Scientific classification
- Kingdom: Plantae
- Clade: Tracheophytes
- Clade: Angiosperms
- Clade: Eudicots
- Clade: Asterids
- Order: Gentianales
- Family: Rubiaceae
- Genus: Kadua
- Species: K. cookiana
- Binomial name: Kadua cookiana Cham. & Schltdl.
- Synonyms: Hedyotis cookiana

= Kadua cookiana =

- Genus: Kadua
- Species: cookiana
- Authority: Cham. & Schltdl.
- Conservation status: G1
- Synonyms: Hedyotis cookiana

Species of plant

Kadua cookiana (formerly Hedyotis cookiana) is a rare species of flowering plant in the coffee family known by the common names 'awiwi and Cook's bluet. It is endemic to Hawaii, where it is known only from Kauai, having been extirpated from Molokai and Hawaii. It is a federally listed endangered species of the United States.

Today there are two populations of the plant in the Hanakoa and Waiahuakua Valleys on the Nā Pali Coast of Kauai, with a total global population of no more than 122 individuals. The plant grows next to flowing water, particularly waterfalls, where it grows from cracks in basalt walls next to the falling water. Other plants in the habitat include ahinahina (Artemisia australis), kookoolau (Bidens forbesii, akoko (Chamaesyce celastroides var. hanapepensis), kikawaio (Christella cyatheoides), 'uiwi (Kadua elatior), and uki (Machaerina angustifolia).

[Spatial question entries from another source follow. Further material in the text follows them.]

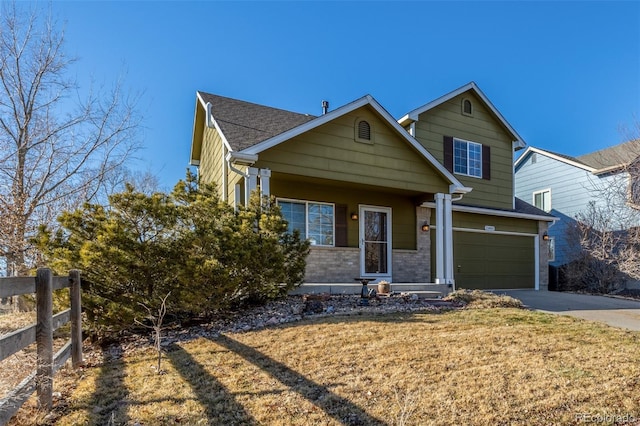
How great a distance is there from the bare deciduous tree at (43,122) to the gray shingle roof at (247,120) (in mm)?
3525

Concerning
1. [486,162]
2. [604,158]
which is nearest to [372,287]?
[486,162]

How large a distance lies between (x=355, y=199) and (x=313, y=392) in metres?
7.21

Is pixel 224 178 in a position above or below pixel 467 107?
below

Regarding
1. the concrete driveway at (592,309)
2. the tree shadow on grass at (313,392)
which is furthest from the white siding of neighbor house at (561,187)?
the tree shadow on grass at (313,392)

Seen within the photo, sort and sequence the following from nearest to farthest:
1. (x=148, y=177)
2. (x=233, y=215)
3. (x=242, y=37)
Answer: (x=233, y=215), (x=242, y=37), (x=148, y=177)

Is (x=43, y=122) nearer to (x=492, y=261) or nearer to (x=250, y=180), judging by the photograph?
(x=250, y=180)

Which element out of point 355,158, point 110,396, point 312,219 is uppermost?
point 355,158

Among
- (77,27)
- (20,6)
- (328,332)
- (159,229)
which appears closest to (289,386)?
(328,332)

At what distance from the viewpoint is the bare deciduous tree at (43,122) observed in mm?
10219

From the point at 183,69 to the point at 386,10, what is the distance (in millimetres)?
6821

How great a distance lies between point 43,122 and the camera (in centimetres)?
1089

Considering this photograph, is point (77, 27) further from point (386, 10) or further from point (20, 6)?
point (386, 10)

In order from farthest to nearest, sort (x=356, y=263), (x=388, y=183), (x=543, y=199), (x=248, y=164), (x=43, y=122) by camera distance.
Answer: (x=543, y=199) → (x=43, y=122) → (x=356, y=263) → (x=388, y=183) → (x=248, y=164)

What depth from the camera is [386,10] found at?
35.7 feet
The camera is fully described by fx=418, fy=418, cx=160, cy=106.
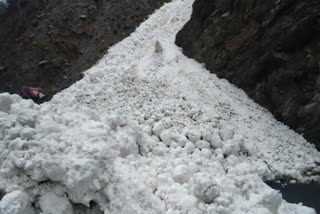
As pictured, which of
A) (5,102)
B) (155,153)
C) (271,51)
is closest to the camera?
(5,102)

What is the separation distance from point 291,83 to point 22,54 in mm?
12351

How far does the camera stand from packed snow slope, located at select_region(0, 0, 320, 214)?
572cm

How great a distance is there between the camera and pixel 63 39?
1730cm

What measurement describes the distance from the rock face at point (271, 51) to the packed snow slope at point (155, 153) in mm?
401

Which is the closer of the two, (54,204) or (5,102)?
(54,204)

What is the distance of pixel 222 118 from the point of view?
391 inches

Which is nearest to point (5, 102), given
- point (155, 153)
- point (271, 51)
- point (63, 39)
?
point (155, 153)

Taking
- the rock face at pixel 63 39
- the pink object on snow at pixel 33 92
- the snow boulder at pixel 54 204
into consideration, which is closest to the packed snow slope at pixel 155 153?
the snow boulder at pixel 54 204

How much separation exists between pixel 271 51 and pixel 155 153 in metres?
4.50

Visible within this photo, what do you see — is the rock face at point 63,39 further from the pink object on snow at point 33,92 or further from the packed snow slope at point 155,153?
the packed snow slope at point 155,153

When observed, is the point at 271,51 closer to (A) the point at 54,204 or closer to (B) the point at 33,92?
(A) the point at 54,204

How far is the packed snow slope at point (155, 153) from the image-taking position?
225 inches

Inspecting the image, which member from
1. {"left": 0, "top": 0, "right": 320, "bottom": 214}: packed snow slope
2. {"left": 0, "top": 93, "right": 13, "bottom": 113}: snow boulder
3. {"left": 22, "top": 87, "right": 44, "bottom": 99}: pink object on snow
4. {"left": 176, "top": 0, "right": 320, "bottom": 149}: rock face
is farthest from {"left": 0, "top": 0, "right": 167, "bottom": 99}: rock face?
{"left": 0, "top": 93, "right": 13, "bottom": 113}: snow boulder

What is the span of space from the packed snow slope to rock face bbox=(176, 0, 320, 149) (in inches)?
15.8
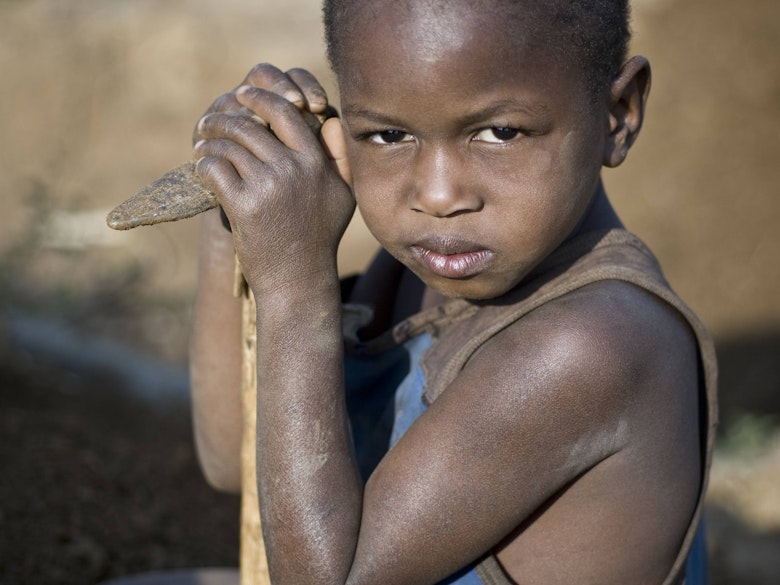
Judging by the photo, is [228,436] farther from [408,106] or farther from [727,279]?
[727,279]

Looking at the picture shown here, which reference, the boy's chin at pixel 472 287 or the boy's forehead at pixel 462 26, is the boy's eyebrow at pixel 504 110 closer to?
the boy's forehead at pixel 462 26

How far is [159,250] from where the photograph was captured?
6.48 metres

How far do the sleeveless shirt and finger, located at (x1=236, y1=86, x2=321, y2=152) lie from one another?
1.40 feet

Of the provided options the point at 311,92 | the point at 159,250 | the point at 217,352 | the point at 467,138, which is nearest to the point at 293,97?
the point at 311,92

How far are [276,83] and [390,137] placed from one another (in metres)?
0.33

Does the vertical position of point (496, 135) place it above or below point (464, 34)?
below

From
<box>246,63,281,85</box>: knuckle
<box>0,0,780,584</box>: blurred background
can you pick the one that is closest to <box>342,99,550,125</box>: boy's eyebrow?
<box>246,63,281,85</box>: knuckle

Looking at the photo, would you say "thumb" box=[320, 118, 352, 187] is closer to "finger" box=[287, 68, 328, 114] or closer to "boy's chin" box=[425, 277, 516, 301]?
"finger" box=[287, 68, 328, 114]

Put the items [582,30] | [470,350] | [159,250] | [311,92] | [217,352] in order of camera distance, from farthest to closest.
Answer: [159,250] → [217,352] → [311,92] → [470,350] → [582,30]

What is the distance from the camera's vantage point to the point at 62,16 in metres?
8.31

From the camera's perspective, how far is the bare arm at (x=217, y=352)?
2182mm

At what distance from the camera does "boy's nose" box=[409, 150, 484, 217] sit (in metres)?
A: 1.57

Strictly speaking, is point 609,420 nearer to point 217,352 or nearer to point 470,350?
point 470,350

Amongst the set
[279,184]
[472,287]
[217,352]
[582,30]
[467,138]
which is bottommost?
[217,352]
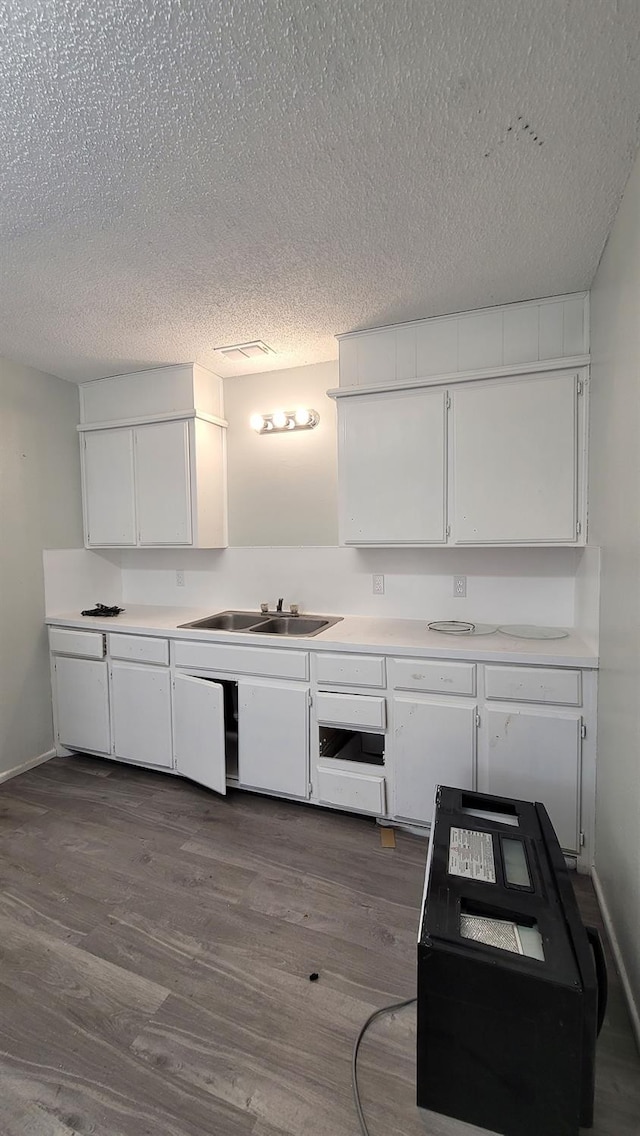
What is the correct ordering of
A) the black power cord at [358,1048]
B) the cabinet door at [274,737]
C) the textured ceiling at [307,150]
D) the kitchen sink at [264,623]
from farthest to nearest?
1. the kitchen sink at [264,623]
2. the cabinet door at [274,737]
3. the black power cord at [358,1048]
4. the textured ceiling at [307,150]

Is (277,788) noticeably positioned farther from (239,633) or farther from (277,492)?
(277,492)

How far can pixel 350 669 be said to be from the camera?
2.17 meters

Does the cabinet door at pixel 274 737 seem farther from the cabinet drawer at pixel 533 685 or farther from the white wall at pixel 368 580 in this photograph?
the cabinet drawer at pixel 533 685

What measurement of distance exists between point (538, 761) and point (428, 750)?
1.48 ft

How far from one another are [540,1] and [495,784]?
7.67 ft

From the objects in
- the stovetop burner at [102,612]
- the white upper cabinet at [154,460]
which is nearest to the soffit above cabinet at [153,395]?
the white upper cabinet at [154,460]

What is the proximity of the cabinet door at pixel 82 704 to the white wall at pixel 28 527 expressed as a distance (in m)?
0.11

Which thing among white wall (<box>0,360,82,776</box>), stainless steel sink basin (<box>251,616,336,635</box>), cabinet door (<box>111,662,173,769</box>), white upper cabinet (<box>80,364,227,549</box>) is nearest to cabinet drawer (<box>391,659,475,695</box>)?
stainless steel sink basin (<box>251,616,336,635</box>)

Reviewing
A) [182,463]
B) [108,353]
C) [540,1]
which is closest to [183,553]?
[182,463]

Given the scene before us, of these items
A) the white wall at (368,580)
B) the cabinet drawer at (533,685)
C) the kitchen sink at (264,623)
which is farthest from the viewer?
the kitchen sink at (264,623)

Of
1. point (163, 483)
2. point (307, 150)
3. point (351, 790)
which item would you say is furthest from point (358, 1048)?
point (163, 483)

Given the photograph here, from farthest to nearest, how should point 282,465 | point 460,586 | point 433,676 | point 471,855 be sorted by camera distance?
point 282,465 → point 460,586 → point 433,676 → point 471,855

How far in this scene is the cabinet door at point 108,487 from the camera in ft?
9.87

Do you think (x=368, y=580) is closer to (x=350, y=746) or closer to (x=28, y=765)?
(x=350, y=746)
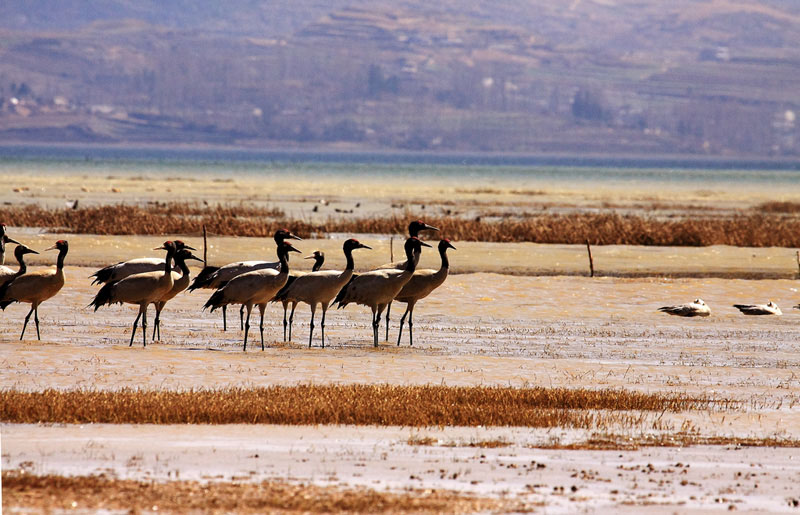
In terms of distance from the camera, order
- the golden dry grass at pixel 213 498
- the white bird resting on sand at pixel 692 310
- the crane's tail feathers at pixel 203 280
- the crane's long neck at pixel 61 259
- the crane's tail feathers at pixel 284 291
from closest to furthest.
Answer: the golden dry grass at pixel 213 498
the crane's long neck at pixel 61 259
the crane's tail feathers at pixel 284 291
the crane's tail feathers at pixel 203 280
the white bird resting on sand at pixel 692 310

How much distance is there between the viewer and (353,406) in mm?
12984

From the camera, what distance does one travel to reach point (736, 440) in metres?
12.1

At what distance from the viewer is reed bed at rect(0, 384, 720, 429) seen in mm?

This is a small shrub with many short branches up to 20 centimeters long and lined with narrow leaves. It bears white flowers. It is gynodioecious, with an individual plant bearing either bisexual or all female flowers.

Threats to this rare species include habitat damage and destruction by feral pigs and introduced plant species. Plants may be lost in floods, hurricanes, and landslides.